Through every song, dance, and laughable moment presented by the Belmont Musical Theater department in “Hairspray,” there’s great entertainment — and there are essential members of the cast and chorus who had to be recruited from other departments.
There are roles for black actors in the play, which ran for 2,500 performances on Broadway, but there are no black students in the musical theater department. In fact, only about 4 percent of the Belmont student body is black.
“Open auditions for our shows are limited to specific needs in casting requirements,” said Marjorie Halbert, artistic director of “Hairspray” in an email to the Vision. Auditions for musical theater auditions are generally open just to students in the department. For “Hairspray,” however, white students weren’t going to be able to fill roles such as those of “Motormouth Maybelle,” played by Queen Latifah in the 2007 film version of the play.
“We contacted the Black Student Association to recruit students for auditions,” Halbert said. “We were thrilled with the response.”
Some recruits were music majors in a track other than musical theater, and others were brought in from other organizations at Belmont.
But even that wasn’t enough. When a number of roles for black actors, singers and dancers remained unfilled, members of the department were asked to recruit friends from around campus.
“Oftentimes they will not let anyone in that is not a musical theater major, but because we had a very specific need for African-Americans we had people within musical theater go out and ask their friends or tell them we are doing Hairspray and encourage them to audition,” said John Paul Liang, senior musical theater major.
While every African American was required to go through an audition process, it was not on the same level with the musical theater students’ auditions.
“The department obviously needed African-Americans for the show so non-musical theater majors were allowed to apply,” said Briana August. “I think they were just happy that we were willing to audition, so the audition process wasn’t as strenuous. … It was more to see if we could sing or dance, but due to the small number of us who auditioned, it wasn’t that competitive,”
Morgan Bosman, also a black cast member, said she agrees with August that there was a lot of leniency in auditions for recruits.
“Because of limited time, some of the non-musical theater students were unable to sing for callbacks,” Bosman said. “I also do not know of any African-Americans who auditioned and did not get a part.
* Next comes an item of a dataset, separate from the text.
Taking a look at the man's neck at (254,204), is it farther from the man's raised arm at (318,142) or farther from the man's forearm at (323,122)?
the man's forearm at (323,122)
They really lucked out because there are so many talented students of diverse backgrounds at Belmont.”
While the black members of the cast are not seeking a degree in musical theater, their voices and physical presence on the stage was essential for “Hairspray.”
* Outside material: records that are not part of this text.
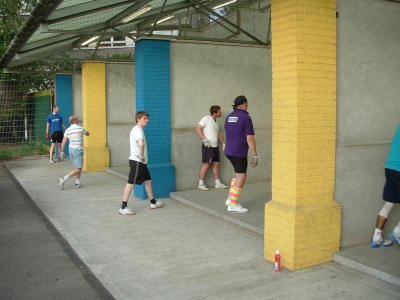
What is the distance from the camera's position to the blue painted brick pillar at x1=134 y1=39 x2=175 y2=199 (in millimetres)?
9070

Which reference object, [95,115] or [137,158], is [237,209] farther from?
[95,115]

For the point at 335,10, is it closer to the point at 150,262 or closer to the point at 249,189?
the point at 150,262

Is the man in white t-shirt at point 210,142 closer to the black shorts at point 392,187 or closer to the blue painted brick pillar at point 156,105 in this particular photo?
the blue painted brick pillar at point 156,105

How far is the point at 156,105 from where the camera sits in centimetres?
916

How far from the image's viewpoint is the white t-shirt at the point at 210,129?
913 centimetres

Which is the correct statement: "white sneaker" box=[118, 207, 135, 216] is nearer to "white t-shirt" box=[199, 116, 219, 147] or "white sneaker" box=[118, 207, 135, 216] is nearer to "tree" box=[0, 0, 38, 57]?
"white t-shirt" box=[199, 116, 219, 147]

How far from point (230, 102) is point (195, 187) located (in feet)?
6.63

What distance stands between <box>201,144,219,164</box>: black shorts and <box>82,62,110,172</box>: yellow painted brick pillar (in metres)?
5.05

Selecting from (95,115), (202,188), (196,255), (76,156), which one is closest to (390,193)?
(196,255)

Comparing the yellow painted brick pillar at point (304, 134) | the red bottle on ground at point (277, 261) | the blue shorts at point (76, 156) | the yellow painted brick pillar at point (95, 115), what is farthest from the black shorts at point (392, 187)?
the yellow painted brick pillar at point (95, 115)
“Even if they didn’t feel particularly strong as performers, just having bodies on stage to beef up the ensemble was really good,” Liang said.
While the process to add diversity to the program for one show was difficult, it is not the department’s first attempt.
“It’s been a challenge for sure, but my first show I did with Belmont was “Ragtime,” and we had to grab a lot of African-American performers from Fisk University,” Liang said. “They were great to work with, but a lot of time we couldn’t really didn’t have the same level of professionalism.”
However, the department went in a different direction this year by only recruiting Belmont students, rather than those who would have to drive across town and back for rehearsals and still manage classes.
“We have a lot of people that really respect the fact that this is their school and they’re representing something they feel strongly about,” Liang said. “It’s a really high level of talent, and it’s great working with people that are not in our program because it’s something fresh, something new.”
Because blocks of rehearsal time were wired to accommodate the schedule of the musical theater majors, finding rehearsal time with the newly arrived black students from many departments was a challenge.
“Of course, there were a lot of rehearsals that had to be shifted to accommodate everyone’s schedule, and at times it seemed we would never get the entire cast together in one rehearsal,” Halbert said.
August was one of those who found it difficult to orchestrate her schedule around the department’s.
“The musical theater majors have a class and their class time is that rehearsal,” she said. “For the African-Americans, we had to leave class, get there late, and fill in where we could.”
While the process was not always convenient, working with musical theater majors was a positive experience, Bosman said.
“We worked well together because, while it was a little more segregated at the beginning of rehearsals, when we started dancing together on stage and getting to know one another, then it felt a lot more integrated, which is great,” she said.
August said the cast was gracious.
“The cast is awesome. At the beginning it was hard adjusting especially with our schedules,” she said. “I have met some really nice people; the seniors were really welcoming.”
While “Hairspray” pulled together as a diverse and entertaining production, August says the cycle of reaching out of the program only for shows that require diversity should end.
“Instead of trying something new and then just going back to the way things are, they should start to branch out the program so that they don’t have to look outside the program the next time they want to do a show that requires different ethnic groups for the cast,” August said.
For August, performing diverse musicals could be done more effectively in Belmont’s future with a change in the department.
“If they want to reflect the Belmont community I think they need diversity in the program,” August said. “Musical theater is a big reflection of the school because that’s what people go to when they think of fine arts and what people see when they visit the school. It should be a representation of Belmont, so I think it should represent every group.”